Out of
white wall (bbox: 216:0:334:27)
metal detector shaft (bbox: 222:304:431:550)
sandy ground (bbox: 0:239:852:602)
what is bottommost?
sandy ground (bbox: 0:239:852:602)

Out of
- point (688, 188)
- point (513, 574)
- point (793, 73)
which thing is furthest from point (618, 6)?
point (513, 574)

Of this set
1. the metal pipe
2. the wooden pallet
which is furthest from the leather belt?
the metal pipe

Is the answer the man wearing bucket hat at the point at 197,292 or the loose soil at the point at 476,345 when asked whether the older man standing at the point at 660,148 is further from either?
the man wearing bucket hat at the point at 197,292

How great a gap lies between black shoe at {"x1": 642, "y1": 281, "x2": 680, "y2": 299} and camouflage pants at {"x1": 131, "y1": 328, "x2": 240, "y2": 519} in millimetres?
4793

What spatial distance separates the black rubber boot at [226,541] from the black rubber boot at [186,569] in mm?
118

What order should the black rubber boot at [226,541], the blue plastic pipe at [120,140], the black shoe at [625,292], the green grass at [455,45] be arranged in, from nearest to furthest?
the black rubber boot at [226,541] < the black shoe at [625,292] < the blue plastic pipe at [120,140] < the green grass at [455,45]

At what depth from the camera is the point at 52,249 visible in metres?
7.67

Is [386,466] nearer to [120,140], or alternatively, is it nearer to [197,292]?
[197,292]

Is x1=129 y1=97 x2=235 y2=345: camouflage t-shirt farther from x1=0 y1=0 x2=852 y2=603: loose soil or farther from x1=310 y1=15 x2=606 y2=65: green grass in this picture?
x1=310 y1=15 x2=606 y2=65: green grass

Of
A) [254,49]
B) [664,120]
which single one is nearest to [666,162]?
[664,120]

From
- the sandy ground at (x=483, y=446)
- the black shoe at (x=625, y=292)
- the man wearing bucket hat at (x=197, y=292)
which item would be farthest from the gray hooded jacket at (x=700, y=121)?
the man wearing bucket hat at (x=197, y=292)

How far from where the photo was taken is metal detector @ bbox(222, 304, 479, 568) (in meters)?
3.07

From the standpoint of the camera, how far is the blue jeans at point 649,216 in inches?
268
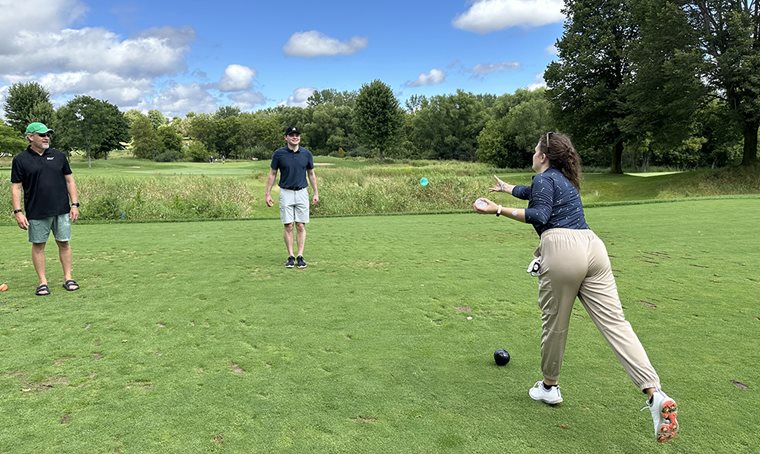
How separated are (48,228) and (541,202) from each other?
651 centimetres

++++++++

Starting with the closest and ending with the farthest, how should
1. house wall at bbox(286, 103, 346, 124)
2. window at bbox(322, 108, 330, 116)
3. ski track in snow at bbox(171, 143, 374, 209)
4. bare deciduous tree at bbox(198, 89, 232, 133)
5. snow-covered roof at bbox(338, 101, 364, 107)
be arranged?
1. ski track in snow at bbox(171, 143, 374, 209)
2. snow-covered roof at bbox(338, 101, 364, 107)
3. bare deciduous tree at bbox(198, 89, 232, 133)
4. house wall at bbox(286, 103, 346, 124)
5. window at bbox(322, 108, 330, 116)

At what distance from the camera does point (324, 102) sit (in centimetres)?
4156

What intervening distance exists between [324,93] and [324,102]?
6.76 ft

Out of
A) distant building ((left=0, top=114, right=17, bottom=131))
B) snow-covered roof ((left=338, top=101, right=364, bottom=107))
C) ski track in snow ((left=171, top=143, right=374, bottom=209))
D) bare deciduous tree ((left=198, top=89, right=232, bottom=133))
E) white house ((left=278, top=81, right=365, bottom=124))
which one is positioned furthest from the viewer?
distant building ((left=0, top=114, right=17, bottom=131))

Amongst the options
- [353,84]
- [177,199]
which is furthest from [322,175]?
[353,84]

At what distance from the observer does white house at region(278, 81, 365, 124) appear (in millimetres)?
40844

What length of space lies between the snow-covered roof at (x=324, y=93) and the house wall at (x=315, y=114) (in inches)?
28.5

++++++++

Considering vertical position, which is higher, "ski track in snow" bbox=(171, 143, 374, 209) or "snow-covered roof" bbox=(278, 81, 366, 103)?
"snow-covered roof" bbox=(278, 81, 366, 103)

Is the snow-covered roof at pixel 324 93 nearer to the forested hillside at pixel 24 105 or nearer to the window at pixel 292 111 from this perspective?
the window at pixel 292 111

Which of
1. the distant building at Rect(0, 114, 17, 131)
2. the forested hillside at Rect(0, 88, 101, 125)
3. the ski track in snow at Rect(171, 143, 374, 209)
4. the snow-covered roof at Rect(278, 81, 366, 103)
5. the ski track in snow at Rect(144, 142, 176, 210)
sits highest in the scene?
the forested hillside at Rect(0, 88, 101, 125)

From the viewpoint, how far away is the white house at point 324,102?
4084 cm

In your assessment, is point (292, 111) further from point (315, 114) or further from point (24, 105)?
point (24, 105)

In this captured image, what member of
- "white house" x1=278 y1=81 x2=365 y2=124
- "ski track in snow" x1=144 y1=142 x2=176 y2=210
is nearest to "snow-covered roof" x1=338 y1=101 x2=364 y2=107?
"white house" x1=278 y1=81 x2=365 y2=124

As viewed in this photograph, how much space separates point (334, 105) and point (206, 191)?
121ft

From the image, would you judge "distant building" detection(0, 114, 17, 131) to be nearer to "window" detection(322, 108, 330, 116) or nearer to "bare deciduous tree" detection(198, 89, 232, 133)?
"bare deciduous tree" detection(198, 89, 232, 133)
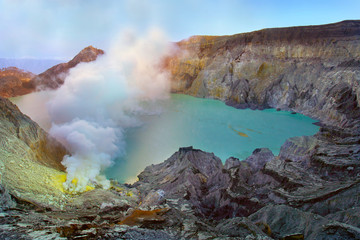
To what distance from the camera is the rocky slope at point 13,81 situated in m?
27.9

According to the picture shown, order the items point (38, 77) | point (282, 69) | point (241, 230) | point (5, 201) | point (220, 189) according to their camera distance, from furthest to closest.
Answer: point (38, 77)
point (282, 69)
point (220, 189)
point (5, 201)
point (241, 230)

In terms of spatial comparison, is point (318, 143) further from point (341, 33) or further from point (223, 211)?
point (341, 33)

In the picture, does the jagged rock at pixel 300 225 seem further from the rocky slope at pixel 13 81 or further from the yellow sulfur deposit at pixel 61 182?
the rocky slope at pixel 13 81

++++++++

Given instruction: Pick out every line in the listing above that contains the word "nearest", and copy each one.

Finished answer:
What order should the black rubber boot at [226,541], the blue plastic pipe at [120,140], the black shoe at [625,292], the green grass at [455,45] be arranged in, from nearest to furthest?
which single one is nearest to [666,162]?
is nearest to "snow-covered roof" x1=338 y1=101 x2=364 y2=107?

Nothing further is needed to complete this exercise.